■ Objective ■
Copy out every line of the records, from the line containing "Find all instances" down to the line containing "43H176V46H177L178 50L185 51L186", including both of those lines.

■ Supplied data ■

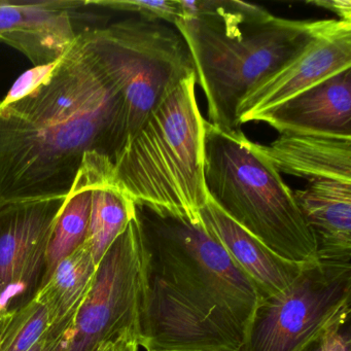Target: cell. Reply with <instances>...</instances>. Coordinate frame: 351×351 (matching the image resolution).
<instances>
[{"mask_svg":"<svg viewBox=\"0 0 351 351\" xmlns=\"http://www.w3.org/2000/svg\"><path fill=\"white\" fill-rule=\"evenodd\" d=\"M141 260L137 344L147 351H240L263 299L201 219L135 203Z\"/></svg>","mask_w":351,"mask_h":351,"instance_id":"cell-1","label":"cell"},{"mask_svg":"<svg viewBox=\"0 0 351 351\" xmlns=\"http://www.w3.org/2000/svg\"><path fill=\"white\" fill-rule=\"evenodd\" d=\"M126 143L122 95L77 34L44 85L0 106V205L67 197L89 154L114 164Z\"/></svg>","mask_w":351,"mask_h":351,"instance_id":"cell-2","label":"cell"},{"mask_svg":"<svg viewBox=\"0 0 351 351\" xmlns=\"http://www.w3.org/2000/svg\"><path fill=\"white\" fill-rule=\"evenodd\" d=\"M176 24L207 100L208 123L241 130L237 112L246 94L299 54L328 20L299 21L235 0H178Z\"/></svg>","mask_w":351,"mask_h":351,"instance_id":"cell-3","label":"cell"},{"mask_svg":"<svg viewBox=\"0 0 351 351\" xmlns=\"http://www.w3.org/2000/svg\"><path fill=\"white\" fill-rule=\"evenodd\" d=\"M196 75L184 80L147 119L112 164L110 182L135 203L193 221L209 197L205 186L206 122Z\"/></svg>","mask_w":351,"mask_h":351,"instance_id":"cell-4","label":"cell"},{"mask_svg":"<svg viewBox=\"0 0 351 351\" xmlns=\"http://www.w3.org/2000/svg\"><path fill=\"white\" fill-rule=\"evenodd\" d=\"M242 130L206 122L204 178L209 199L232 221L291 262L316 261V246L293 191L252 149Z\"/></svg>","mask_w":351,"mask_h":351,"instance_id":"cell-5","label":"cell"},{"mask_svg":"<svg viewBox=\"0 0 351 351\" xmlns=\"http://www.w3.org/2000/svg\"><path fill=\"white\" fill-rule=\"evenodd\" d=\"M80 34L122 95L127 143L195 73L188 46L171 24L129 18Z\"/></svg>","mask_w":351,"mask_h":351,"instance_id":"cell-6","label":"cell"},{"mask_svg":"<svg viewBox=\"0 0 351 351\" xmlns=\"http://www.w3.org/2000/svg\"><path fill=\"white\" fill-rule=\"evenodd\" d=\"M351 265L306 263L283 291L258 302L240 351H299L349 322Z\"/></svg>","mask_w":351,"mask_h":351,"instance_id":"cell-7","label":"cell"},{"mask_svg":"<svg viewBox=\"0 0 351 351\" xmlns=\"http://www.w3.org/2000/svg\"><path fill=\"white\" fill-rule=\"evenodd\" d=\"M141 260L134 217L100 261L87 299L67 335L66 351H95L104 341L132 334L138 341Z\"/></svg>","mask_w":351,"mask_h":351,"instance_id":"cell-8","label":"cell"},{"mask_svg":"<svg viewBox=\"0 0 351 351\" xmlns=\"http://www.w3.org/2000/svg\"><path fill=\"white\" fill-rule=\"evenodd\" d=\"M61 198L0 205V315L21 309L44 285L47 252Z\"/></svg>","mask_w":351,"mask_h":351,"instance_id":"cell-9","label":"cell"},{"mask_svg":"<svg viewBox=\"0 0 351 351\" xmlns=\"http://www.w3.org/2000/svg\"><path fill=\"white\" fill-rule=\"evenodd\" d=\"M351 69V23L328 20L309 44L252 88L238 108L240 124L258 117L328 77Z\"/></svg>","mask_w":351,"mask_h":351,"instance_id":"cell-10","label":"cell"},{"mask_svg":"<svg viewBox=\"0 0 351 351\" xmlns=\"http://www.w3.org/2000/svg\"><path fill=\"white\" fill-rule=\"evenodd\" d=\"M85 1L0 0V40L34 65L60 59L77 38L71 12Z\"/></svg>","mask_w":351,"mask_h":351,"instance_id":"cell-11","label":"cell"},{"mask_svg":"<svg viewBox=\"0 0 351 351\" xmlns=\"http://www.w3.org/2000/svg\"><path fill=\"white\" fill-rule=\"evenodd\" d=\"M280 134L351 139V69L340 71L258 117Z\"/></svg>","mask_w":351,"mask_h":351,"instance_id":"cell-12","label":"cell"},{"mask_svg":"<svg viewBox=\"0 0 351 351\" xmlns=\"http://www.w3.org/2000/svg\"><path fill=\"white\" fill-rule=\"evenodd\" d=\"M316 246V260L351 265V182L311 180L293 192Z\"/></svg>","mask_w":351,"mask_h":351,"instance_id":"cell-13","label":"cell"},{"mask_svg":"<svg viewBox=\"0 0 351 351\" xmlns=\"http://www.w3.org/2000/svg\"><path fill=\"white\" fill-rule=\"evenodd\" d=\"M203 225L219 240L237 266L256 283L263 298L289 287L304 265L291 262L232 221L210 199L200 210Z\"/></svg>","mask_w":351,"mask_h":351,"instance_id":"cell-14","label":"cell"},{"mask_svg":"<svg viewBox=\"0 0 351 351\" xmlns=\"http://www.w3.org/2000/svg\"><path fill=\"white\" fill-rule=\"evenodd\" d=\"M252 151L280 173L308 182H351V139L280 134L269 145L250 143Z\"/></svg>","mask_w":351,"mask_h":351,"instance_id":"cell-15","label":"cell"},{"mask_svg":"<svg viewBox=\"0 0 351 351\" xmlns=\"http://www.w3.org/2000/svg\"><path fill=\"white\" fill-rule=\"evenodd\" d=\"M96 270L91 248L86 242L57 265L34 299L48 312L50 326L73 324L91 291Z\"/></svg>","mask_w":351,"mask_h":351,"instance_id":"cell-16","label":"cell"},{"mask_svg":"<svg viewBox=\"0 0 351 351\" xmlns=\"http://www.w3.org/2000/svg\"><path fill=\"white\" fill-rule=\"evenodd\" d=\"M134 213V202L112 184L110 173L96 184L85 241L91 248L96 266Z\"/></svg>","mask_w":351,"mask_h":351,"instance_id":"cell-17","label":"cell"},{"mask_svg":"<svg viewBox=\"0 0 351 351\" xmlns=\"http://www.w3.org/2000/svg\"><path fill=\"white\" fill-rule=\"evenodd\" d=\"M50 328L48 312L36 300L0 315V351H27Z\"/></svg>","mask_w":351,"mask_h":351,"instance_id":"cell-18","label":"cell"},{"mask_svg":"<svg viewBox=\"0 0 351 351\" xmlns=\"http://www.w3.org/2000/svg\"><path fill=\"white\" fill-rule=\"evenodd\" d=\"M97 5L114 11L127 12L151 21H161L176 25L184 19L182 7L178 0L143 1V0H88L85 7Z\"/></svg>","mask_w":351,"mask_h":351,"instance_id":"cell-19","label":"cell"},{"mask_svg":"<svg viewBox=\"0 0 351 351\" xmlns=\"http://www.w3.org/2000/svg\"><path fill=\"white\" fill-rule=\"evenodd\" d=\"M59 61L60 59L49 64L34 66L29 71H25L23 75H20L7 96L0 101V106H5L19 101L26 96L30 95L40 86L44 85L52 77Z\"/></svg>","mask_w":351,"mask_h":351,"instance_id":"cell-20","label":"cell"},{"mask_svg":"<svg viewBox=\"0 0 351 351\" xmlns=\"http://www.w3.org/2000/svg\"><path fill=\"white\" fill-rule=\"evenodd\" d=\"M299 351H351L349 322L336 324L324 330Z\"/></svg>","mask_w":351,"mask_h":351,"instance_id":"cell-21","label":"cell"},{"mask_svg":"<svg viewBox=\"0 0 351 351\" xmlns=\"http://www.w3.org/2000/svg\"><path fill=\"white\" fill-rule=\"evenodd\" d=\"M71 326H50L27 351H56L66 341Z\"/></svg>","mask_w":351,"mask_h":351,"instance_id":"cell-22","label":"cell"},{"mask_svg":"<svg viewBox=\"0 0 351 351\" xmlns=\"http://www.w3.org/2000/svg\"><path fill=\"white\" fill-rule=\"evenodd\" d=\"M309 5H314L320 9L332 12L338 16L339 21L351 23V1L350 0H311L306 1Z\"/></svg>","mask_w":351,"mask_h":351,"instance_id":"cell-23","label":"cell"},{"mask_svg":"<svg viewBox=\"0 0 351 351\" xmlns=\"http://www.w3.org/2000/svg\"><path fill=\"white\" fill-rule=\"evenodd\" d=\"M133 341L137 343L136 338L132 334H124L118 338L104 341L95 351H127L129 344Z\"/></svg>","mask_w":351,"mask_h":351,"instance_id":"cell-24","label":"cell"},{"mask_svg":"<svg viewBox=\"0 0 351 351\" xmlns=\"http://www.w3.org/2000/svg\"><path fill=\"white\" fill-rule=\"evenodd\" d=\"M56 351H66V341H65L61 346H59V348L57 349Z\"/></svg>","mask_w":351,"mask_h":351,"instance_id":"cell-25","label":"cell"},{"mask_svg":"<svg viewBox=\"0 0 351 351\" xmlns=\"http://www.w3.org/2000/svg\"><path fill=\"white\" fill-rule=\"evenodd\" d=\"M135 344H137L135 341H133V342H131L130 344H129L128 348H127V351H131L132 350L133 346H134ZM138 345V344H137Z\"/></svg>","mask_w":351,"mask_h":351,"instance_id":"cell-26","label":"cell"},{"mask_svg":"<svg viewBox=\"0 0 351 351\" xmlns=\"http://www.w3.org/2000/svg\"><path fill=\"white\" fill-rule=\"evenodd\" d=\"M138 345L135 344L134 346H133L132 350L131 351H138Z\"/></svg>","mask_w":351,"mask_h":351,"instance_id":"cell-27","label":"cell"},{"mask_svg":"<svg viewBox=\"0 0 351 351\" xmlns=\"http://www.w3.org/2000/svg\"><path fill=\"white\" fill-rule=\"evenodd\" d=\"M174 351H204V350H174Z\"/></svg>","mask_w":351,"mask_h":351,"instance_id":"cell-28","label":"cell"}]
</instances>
---
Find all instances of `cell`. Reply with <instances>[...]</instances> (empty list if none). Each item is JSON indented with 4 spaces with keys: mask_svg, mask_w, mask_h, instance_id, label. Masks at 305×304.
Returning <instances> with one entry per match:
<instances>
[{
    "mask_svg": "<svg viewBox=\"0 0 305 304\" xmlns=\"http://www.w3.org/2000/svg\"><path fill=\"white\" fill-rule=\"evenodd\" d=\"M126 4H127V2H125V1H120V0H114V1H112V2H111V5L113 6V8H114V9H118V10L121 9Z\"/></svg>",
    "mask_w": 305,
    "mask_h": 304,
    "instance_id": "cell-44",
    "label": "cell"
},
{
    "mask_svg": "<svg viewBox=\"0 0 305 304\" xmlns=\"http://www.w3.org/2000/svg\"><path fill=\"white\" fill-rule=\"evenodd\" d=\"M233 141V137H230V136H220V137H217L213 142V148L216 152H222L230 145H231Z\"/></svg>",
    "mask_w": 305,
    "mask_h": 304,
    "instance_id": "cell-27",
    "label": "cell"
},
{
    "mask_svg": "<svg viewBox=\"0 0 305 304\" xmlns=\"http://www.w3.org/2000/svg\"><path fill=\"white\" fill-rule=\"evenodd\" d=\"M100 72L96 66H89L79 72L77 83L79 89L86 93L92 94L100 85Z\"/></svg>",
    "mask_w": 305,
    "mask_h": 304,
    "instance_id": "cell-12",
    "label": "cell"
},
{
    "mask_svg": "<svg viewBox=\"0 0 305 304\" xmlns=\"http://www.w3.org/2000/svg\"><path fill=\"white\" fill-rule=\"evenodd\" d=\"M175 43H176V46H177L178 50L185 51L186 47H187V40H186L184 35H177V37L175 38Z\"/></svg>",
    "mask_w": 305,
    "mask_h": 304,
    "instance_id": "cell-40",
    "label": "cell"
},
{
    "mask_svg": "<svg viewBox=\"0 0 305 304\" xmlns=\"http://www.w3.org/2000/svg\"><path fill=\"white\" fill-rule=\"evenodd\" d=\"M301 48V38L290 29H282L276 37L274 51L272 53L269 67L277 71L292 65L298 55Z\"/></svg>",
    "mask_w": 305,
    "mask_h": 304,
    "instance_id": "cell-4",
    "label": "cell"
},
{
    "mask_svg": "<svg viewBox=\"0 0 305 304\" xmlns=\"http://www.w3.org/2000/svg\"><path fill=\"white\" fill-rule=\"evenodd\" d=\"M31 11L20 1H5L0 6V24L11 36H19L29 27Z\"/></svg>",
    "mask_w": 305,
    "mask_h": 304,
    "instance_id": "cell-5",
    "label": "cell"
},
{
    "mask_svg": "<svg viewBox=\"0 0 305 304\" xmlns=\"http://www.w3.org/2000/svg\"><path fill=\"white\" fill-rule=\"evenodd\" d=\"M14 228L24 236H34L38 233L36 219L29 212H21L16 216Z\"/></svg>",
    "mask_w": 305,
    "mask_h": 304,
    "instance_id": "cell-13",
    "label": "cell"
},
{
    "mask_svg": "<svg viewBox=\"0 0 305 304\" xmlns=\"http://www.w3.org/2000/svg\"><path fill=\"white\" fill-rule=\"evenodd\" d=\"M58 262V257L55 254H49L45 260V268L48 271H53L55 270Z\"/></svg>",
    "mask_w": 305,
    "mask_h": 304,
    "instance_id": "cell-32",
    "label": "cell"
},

■ Solution to the problem ■
Find all instances of `cell`. Reply with <instances>[...]</instances> (empty list if none). Each item is JSON indented with 4 spaces with keys: mask_svg, mask_w, mask_h, instance_id, label. Masks at 305×304.
Returning <instances> with one entry per match:
<instances>
[{
    "mask_svg": "<svg viewBox=\"0 0 305 304\" xmlns=\"http://www.w3.org/2000/svg\"><path fill=\"white\" fill-rule=\"evenodd\" d=\"M126 4H127V2H125V1H120V0H114V1H112V2H111V5L113 6V8H114V9H118V10L121 9Z\"/></svg>",
    "mask_w": 305,
    "mask_h": 304,
    "instance_id": "cell-44",
    "label": "cell"
},
{
    "mask_svg": "<svg viewBox=\"0 0 305 304\" xmlns=\"http://www.w3.org/2000/svg\"><path fill=\"white\" fill-rule=\"evenodd\" d=\"M233 141V137H230V136H220V137H217L213 142V148L216 152H222L230 145H231Z\"/></svg>",
    "mask_w": 305,
    "mask_h": 304,
    "instance_id": "cell-27",
    "label": "cell"
},
{
    "mask_svg": "<svg viewBox=\"0 0 305 304\" xmlns=\"http://www.w3.org/2000/svg\"><path fill=\"white\" fill-rule=\"evenodd\" d=\"M100 72L96 66H89L79 72L77 83L79 89L86 93L92 94L100 85Z\"/></svg>",
    "mask_w": 305,
    "mask_h": 304,
    "instance_id": "cell-12",
    "label": "cell"
},
{
    "mask_svg": "<svg viewBox=\"0 0 305 304\" xmlns=\"http://www.w3.org/2000/svg\"><path fill=\"white\" fill-rule=\"evenodd\" d=\"M175 43H176V46H177L178 50L185 51L186 47H187V40H186L184 35H177V37L175 38Z\"/></svg>",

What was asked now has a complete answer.